Double Jeopardy in Process Safety: Busting the “Safeguard” Myth

In any Process Hazard Analysis (PHA) workshop—whether it’s a HAZOP, HAZID, LOPA, or a high-level Risk Assessment (RA)—there is one phrase that consistently derails the conversation: “That’s Double Jeopardy!”

It is often played like a “Get Out of Jail Free” card to dismiss a scenario simply because it seems unlikely. But there is a fundamental misunderstanding about what Double Jeopardy actually means.

When we assess risk, it is critical to postulate that ALL safeguards fail. If we don’t, we cannot arrive at the worst possible scenario (the unmitigated consequence). This assumption is not Double Jeopardy; it is the cornerstone of robust risk assessment. As history reminds us with incidents like Deepwater Horizon, Process Safety is specifically about preventing those uncommon, low-probability incidents that lead to Major Accident Events (MAE).

So, what exactly is Double Jeopardy in a process safety setting, and how do we distinguish it from legitimate risk?


1. The Golden Rule: Safeguard Failure is NOT Jeopardy

The most common error in workshops is counting the failure of a protection layer as a “second jeopardy.”

  • The Fallacy: “We have a blocked outlet (Jeopardy 1). For the vessel to explode, the High-Pressure Trip has to fail (Jeopardy 2) AND the PSV has to fail (Jeopardy 3). That’s Triple Jeopardy!”

  • The Reality: This is Single Jeopardy.

In LOPA terms, every safeguard has a Probability of Failure on Demand (PFD). No device is 100% reliable. If we dismissed scenarios because “the trip should work,” we would effectively be claiming our safeguards have a failure rate of zero.

Deepwater Horizon didn’t happen because two unrelated lightning strikes hit the rig at the same time. It happened because of a single loss of well control (Initiating Event) followed by the failure of multiple barriers (Cement, BOP, Alarms). If that team had dismissed the scenario because “the BOP failing is Double Jeopardy,” they would have ignored the catastrophic potential of the event.

Rule: You assume safeguards fail to calculate the unmitigated risk. This justifies why you need the safeguards in the first place.


2. The True Definition: Two Concurrent Causes

According to API Standard 521 (7th Edition, Section 4.2.3), Double Jeopardy refers strictly to the simultaneous occurrence of two independent initiating events.

It applies to the Cause side of the bow-tie, not the Mitigation side. For a scenario to be dismissed as Double Jeopardy, two conditions must be met:

  1. Independence: Event A and Event B have absolutely no process, mechanical, or electrical linkage.

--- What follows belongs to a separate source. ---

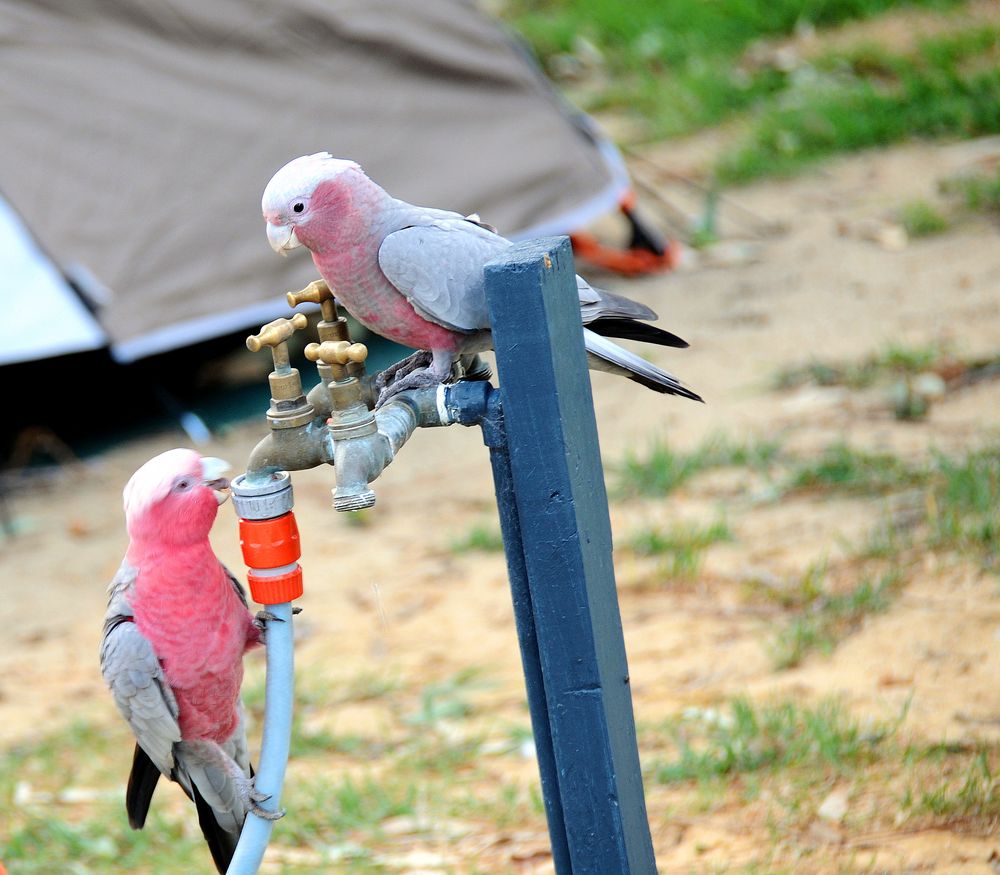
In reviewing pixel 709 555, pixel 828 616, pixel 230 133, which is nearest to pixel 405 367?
pixel 828 616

  2. Simultaneity: They happen at the exact same time (or effectively so).

API 521 states:

“The simultaneous occurrence of two or more unrelated causes of overpressure (also known as double or multiple jeopardy) is not a basis for design.”


3. Offshore Examples: Applying the Logic

In an offshore environment (FPSO, Platform), the congested nature of the facility makes the distinction between “Double Jeopardy” and “Common Mode Failure” critical.

Case A: Blocked Discharge + Blowdown

  • Scenario: A vessel is arriving and losses power while its large crane suddenly collapses onto a platofrm

  • Is this Double Jeopardy? YES

Case B: The “True” Double Jeopardy

  • Scenario: The Inlet SDV on Separator A fails closed due to a mechanical latch jamming. At the exact same moment, the Outlet Control Valve on Separator B fails closed due to a stem seizure.

  • Is this Double Jeopardy? YES.

  • Why: These are two independent mechanical failures. The probability of two distinct valves mechanically jamming at the same second is statistically negligible. You generally do not design the flare tip for this overlap.


4. The Workshop Cheat Sheet

To clear the confusion in your next HAZOP or HAZID, use this simple decision matrix:

Scenario Argument Verdict Action
“But we have a PSV and a Trip!” NOT Double Jeopardy Assume they fail. Calculate Unmitigated Risk to verify the SIL rating/PSV sizing is adequate.
“The air failure causes Valve A AND Valve B to trip.” NOT Jeopardy Common Mode Failure. Analyze the simultaneous impact.
Fire Zones – Can a wellhead linked by a bridge and CPP catch fire simultenous  Maybe DOUBLE JEOPARDY Linked Event. Analyze the escalation.
“What if Vessel Fails  AND the unrelated crane collapses?” DOUBLE Jeopardy Dismiss. These are independent causes.

The Bottom Line:

We design for the “bad day” (safeguards failing), but we don’t design for the “impossible day” (two unrelated disasters striking the exact same second). Differentiating between the two is the mark of a true Process Safety expert.